--- Problem statement ---
From the line containing "Barnen bygger sandslott" through the last line of the entries, output the text exactly. Pictures stay out.
Start of Records provided
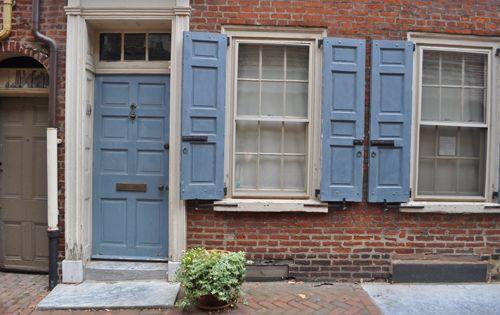 blaue Türen, Ziegel and Türen on Pinterest - fronttüren für küchenschränke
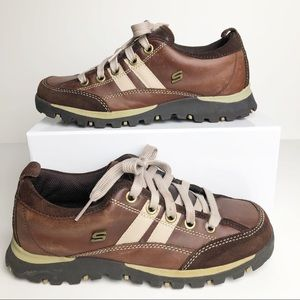 Women's Sketchers Sneakers In Toffee. 7.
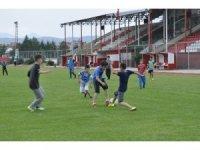 Şuhut Belediye Hisarspor'un minik futbolcuları gelecek için umut veriyor
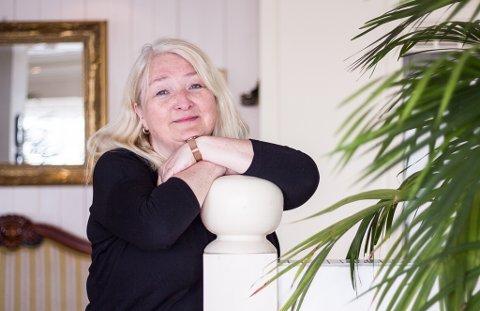 ÅRSREKORD: Turid Strand har ansvaret for økonomien for Blå Måke AS. Hun forteller at omsetningsrekorden kom overraskende.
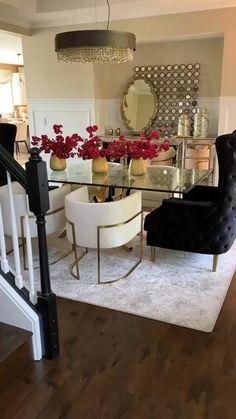 Living Room Decor Inspiration, Decor Home Living Room, Elegant Living Room, Living Room Furniture, Furniture Decor, Home Room Design, Dining Room Design, Home Interior Design, Interior Decorating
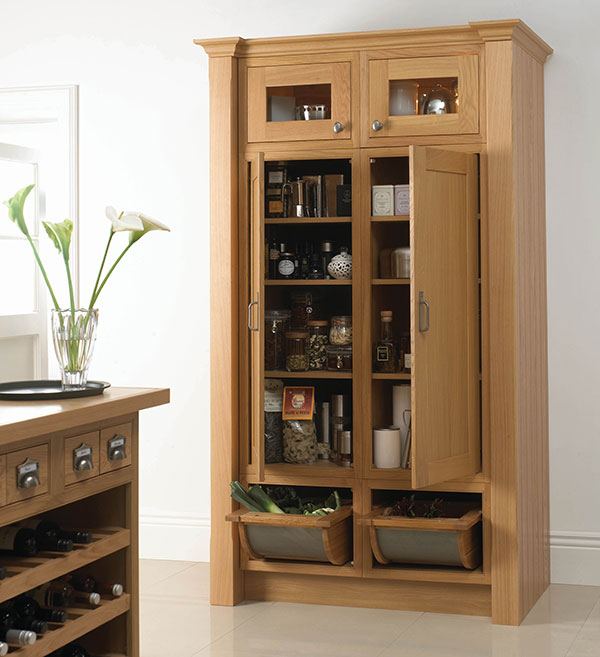 Wentworth design sunbury larder and base unit solutions for Oak kitchen larder units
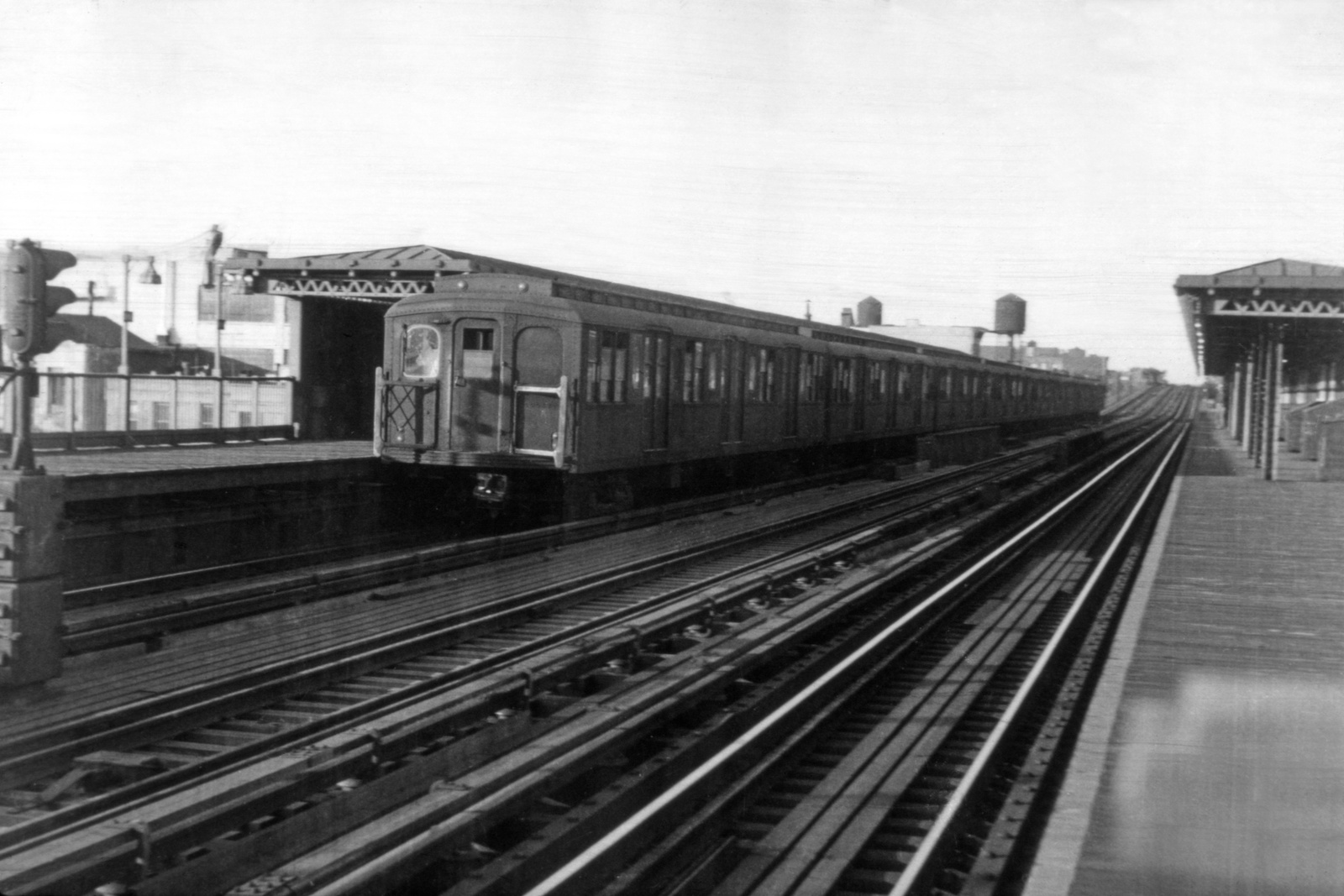 (142k, 1024x659)<br><b>Country:</b> United States<br><b>City:</b> New York<br><b>System:</b> New York City Transit<br><b>Line:</b> BMT Astoria Line<br><b>Location:</b> 39th/Beebe Aves. <br><b>Car:</b> BMT A/B-Type Standard  <br><b>Collection of:</b> Joe Testagrose<br><b>Viewed (this week/total):</b> 0 / 3098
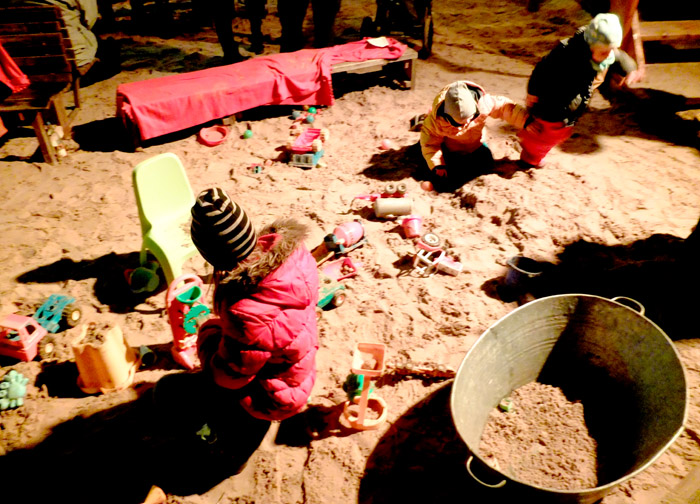 Barnen bygger sandslott istället för snöbubbar ...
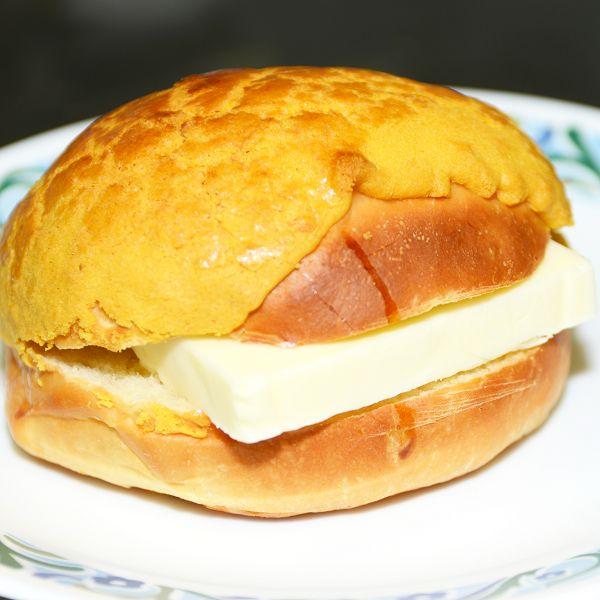 11 港式菠蘿油 HK Style Butter Bun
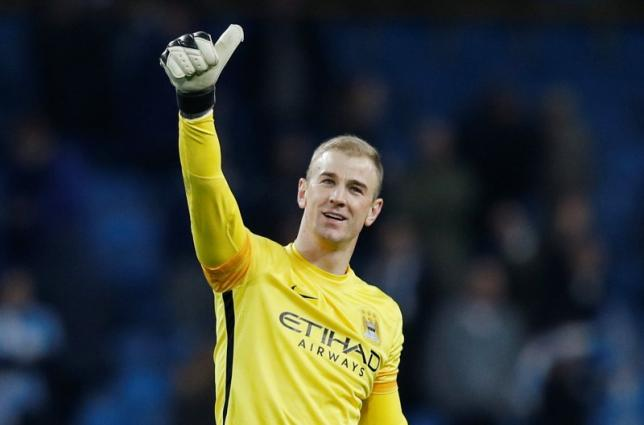 Football Soccer - Manchester City v Dynamo Kiev - UEFA Champions League Round of 16 Second Leg - Etihad Stadium, Manchester, England - 15/3/16nManchester City's Joe Hart acknowledges the fans after the gamenReuters / Phil Noble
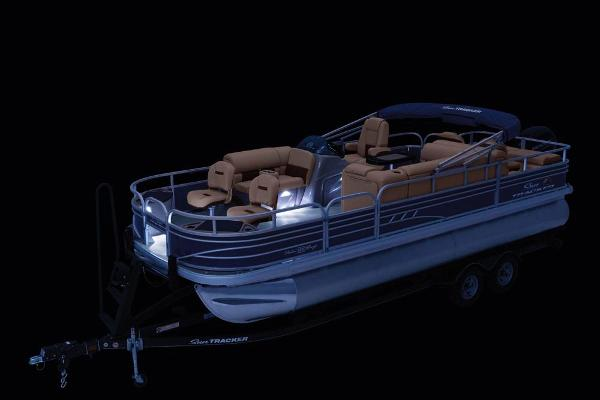 2020 Sun Tracker boat for sale, model of the boat is Fishin' Barge 22 DLX & Image # 11 of 17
End of Records provided
--- Output of the task ---
 Barnen bygger sandslott istället för snöbubbar ...
 11 港式菠蘿油 HK Style Butter Bun
 Football Soccer - Manchester City v Dynamo Kiev - UEFA Champions League Round of 16 Second Leg - Etihad Stadium, Manchester, England - 15/3/16nManchester City's Joe Hart acknowledges the fans after the gamenReuters / Phil Noble
 2020 Sun Tracker boat for sale, model of the boat is Fishin' Barge 22 DLX & Image # 11 of 17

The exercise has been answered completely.